Boels’s team ethic was exemplified by their Canadian Karol-Ann Canuel and the world champion Chantal Blaak, both of whom worked hard to keep the 14-rider lead group clear after the split had been forced by Wiggle-High5 over the climb of Old Pool Bank, a straight, steep drag out of Pool in Wharfedale with 17.5km remaining. It was classic teamwork, enabling Guarnier to keep her powder dry.
Canuel had done the bulk of the work up the valley and it was Blaak who set the pace on the early phase of the climb out of Ilkley on to the moorland below the distinctive millstone grit outcrop and boulder which have lent their name to the pub near the finish line. For a world champion to do such menial work is not unprecedented but she had figured in an exploratory five-rider move that went clear as the race passed Harewood House on the outskirts of Leeds, and which began the final sort-out.
That underlined Boels’s absolute adherence to their plan, the final phase of which was Guarnier’s acceleration with 500m remaining to the line picked out next to a slope still covered in last winter’s dead bracken. The Cow and Calf is short compared to the ascents she conquered en route to victory in the 2016 women’s Giro d’Italia but it was enough for her to open a decisive gap, with Amialiusik responding initially but slipping slowly back.
Rowe took the opposite approach, keeping a controlled pace initially and producing her effort late to close on the Belarussian. “I really targeted this race, so I didn’t have a break after the Commonwealth Games,” she said afterwards.
“I know my body is more for sprinting so if I force it into the red I just blow.

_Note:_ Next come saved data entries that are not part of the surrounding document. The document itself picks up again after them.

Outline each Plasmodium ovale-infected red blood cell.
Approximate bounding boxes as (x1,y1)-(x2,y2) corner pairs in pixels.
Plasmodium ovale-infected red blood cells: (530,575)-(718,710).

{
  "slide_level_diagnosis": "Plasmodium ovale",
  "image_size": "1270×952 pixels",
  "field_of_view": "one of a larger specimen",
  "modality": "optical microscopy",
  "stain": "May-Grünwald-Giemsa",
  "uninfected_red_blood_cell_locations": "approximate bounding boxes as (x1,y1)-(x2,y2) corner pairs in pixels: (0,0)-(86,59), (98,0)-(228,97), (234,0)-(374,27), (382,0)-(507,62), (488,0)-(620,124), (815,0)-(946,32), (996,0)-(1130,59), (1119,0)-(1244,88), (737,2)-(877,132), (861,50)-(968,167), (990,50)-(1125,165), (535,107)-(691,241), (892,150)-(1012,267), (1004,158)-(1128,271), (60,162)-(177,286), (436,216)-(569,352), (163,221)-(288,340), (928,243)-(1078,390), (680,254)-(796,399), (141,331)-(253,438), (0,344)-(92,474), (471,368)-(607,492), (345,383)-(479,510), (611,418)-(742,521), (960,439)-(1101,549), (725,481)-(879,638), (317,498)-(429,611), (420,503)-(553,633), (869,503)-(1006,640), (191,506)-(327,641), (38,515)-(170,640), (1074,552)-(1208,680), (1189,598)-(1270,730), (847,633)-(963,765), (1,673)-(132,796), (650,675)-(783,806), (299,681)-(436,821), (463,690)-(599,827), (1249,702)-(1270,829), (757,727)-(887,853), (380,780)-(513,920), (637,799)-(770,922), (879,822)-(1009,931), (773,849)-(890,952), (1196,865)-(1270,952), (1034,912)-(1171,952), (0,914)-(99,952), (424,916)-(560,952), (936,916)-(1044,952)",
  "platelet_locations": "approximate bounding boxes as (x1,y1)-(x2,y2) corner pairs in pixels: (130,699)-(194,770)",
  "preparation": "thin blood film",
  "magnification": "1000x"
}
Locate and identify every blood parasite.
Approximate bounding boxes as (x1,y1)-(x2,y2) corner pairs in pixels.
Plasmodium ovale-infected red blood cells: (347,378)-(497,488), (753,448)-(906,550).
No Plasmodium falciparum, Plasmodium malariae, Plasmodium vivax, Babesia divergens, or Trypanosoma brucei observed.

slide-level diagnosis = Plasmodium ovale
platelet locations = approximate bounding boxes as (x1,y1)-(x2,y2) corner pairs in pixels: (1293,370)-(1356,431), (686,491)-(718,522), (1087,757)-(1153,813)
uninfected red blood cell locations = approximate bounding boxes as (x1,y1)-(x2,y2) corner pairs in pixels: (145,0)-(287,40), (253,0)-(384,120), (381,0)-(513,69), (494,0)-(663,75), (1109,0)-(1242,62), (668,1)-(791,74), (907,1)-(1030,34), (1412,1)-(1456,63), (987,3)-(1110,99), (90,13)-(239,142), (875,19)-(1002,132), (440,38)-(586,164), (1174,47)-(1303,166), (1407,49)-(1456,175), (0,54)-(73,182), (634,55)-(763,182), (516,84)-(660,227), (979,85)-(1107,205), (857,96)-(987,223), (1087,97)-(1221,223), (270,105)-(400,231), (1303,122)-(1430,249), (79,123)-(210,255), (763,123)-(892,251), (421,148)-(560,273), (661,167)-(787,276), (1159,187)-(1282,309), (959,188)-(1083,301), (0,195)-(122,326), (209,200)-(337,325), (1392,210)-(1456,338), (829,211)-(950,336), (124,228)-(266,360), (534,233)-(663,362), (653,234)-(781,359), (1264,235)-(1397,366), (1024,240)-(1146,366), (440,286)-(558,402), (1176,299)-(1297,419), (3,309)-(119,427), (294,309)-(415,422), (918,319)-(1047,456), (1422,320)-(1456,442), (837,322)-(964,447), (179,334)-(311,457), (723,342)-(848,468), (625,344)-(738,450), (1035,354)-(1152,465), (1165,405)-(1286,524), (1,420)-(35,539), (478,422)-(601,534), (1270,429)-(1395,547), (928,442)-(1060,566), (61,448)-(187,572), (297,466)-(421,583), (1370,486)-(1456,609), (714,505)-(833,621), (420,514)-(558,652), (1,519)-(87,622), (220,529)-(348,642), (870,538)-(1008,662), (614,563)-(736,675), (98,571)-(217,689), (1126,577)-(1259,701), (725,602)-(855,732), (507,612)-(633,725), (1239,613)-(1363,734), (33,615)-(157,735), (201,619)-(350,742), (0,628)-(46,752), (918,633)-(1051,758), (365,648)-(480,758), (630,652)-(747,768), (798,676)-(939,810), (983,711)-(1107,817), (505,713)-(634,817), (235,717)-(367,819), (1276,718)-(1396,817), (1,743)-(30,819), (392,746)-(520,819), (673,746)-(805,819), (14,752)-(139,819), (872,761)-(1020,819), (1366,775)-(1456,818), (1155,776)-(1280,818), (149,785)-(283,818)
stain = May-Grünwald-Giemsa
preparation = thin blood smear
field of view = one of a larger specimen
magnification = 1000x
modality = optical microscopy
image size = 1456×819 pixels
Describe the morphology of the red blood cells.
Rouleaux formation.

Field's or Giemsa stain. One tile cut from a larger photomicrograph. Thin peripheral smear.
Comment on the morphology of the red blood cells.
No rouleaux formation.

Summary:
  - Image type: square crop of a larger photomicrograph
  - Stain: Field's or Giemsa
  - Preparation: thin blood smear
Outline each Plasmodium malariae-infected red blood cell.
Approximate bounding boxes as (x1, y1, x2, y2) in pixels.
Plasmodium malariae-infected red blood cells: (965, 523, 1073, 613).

I knew how long the climb was and I couldn’t follow Megan, she’s a phenomenal climber while I am just learning the ropes. I could see Alena in front, and I knew I had to keep pushing to the line because I had those time bonus seconds in hand.”
In the men’s event a few hours later Magnus Cort Nielsen made light of the gradient to produce a searing sprint finish to take the stage and the leader’s blue jersey, continuing a recent run of success for the Astana team.
The Dane hung fire until the final metres, when his effort proved too much for the Olympic champion Greg Van Avermaet, Spaniard Eduard Prades and the 2017 winner, Serge Pauwels. The quartet are separated by just 10 seconds, leaving the race finely poised before two hilly stages over the weekend.